Clovis library shooting survivors sue shooter’s family

New Mexico

CLOVIS, N.M. (KRQE) – Survivors of the deadly shooting rampage at the Clovis library are now suing the shooter’s family, claiming they could have prevented the tragedy.

The main claim? The teen’s dad made it way too easy for him to get his hands on a gun.
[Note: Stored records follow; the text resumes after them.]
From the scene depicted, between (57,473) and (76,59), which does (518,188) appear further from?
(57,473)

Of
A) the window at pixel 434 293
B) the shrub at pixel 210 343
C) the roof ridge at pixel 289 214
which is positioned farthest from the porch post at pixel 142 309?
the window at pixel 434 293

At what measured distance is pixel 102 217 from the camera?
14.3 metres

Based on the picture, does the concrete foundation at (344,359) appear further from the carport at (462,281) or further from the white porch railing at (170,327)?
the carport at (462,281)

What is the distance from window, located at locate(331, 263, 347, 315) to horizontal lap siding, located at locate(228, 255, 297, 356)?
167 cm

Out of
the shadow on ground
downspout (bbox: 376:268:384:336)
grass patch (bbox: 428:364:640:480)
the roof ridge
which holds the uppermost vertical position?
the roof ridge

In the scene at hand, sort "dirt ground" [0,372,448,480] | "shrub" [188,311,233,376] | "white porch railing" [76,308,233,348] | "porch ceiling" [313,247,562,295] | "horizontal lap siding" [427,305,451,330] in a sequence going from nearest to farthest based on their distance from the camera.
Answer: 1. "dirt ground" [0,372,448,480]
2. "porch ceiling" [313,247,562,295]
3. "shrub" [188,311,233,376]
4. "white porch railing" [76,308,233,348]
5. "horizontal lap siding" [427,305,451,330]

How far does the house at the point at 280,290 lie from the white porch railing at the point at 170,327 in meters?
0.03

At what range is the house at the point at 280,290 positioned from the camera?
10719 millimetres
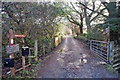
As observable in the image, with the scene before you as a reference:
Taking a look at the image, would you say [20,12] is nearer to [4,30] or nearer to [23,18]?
[23,18]

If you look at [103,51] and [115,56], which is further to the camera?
[103,51]

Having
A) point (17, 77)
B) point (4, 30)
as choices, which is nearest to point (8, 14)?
point (4, 30)

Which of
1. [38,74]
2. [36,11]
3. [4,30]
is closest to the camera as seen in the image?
[38,74]

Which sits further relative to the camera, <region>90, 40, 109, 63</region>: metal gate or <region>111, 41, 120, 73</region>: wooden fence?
<region>90, 40, 109, 63</region>: metal gate

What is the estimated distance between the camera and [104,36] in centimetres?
723

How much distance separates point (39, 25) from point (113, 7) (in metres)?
5.84

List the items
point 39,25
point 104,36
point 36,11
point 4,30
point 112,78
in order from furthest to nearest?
1. point 104,36
2. point 39,25
3. point 36,11
4. point 4,30
5. point 112,78

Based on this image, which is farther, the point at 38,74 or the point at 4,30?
the point at 4,30

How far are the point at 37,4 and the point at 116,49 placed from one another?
232 inches

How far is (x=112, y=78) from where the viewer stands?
344 cm

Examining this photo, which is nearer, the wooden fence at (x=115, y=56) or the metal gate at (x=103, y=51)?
the wooden fence at (x=115, y=56)

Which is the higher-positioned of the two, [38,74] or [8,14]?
[8,14]

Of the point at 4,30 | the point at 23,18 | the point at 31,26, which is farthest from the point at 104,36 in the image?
the point at 4,30

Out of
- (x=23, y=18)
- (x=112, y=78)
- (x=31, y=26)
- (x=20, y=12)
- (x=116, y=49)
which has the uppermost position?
(x=20, y=12)
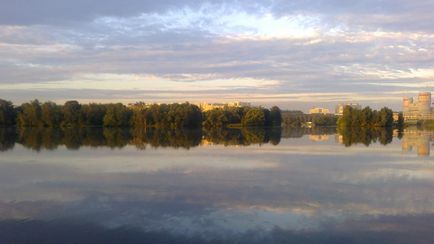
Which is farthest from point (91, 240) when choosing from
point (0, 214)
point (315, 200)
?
point (315, 200)

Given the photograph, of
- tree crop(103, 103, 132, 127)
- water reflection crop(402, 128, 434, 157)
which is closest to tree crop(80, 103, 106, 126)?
tree crop(103, 103, 132, 127)

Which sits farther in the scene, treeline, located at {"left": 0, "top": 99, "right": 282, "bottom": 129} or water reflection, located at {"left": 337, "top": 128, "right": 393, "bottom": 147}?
treeline, located at {"left": 0, "top": 99, "right": 282, "bottom": 129}

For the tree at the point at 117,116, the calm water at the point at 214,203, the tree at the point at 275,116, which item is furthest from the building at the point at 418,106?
the calm water at the point at 214,203

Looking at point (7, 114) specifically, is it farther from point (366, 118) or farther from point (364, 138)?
point (366, 118)

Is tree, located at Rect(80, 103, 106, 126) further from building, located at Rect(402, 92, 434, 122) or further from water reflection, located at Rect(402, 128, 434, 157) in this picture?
building, located at Rect(402, 92, 434, 122)

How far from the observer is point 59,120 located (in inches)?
3022

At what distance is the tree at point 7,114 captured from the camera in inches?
3125

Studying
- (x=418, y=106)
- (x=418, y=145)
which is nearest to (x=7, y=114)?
(x=418, y=145)

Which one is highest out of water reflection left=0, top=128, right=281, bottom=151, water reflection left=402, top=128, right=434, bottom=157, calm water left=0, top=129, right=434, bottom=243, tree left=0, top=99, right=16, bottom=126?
tree left=0, top=99, right=16, bottom=126

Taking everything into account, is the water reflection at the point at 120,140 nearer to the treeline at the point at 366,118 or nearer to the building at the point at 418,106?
the treeline at the point at 366,118

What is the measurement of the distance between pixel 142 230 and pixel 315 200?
4.64 m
The lawsuit also goes after Nathaniel Jouett’s psychologist, saying he should have done more to warn people about the high schooler’s behavior.
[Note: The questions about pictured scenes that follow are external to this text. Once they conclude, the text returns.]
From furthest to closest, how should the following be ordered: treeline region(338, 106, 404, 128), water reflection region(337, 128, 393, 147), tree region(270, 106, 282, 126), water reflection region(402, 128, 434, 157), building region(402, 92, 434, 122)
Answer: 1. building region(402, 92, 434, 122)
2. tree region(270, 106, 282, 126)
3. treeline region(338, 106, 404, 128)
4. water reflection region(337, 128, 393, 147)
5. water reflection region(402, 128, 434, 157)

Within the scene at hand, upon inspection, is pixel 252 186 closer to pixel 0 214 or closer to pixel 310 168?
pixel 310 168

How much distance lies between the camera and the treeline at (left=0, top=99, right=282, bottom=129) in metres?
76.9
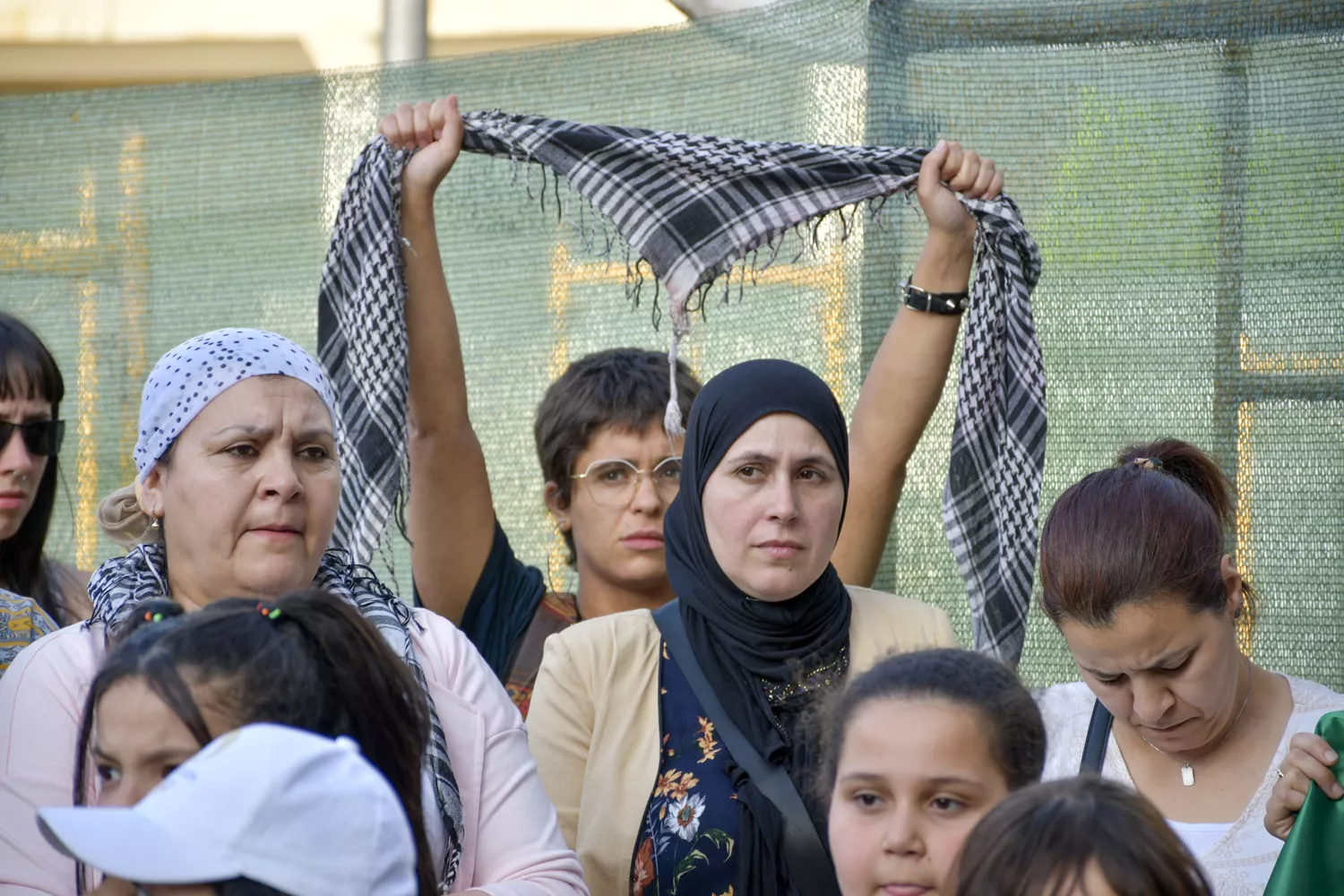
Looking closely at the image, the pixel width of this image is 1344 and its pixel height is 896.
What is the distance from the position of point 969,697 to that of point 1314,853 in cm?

Noah and Alexis Molina were just 10 and 20 years old when Nathaniel Jouett opened fire inside the Clovis library two years ago.

“He still struggles with the memory of being told to stay and pretend like he was dead so he wouldn’t get shot again, as his sister was shot laying on top of him shielding him,” says attorney Michael Sawicki.

Jouett, who was 16 at the time, was sentenced to life in prison for the shooting that left two librarians dead and four others wounded.

“There isn’t a day that goes by that I don’t think about each of you, and a night I don’t pray for you. I pray you find peace and start to heal,” Jouett said in court back in February.

Noah was shot once and Alexis four times. The family says the siblings are still trying to recover, and they believe the people closest to Jouett are also responsible for the crime.

“The family would have obviously known about his problems long before the shootings occurred,” Sawicki says.

Last week, the family filed a lawsuit against Jouett’s father, grandfather and psychologist. According to the lawsuit, Jouett’s father had a substantial amount of guns in his home, one that was a gift from the grandfather, and kept them in an unlocked safe.

“They’re your guns and it’s your family members. You need to take adequate steps to prevent them from gaining access to the guns, otherwise, they’ll be more tragedy like this,” says Sawicki.

Before the shooting, Jouett was seeing a psychologist for his suicidal thoughts. The suit claims the psychologist knew Jouett had access to weapons and was hearing voices but didn’t warn anyone.

“What we can’t understand is why more wasn’t done to prevent him from having access to firearms and the ability to harm other people?” Sawicki says.

KRQE News 13 tried contacting Jouett’s father, grandfather and psychologist for their side, but couldn’t reach any of them. With good time, Jouett will be eligible for parole in about 32 years.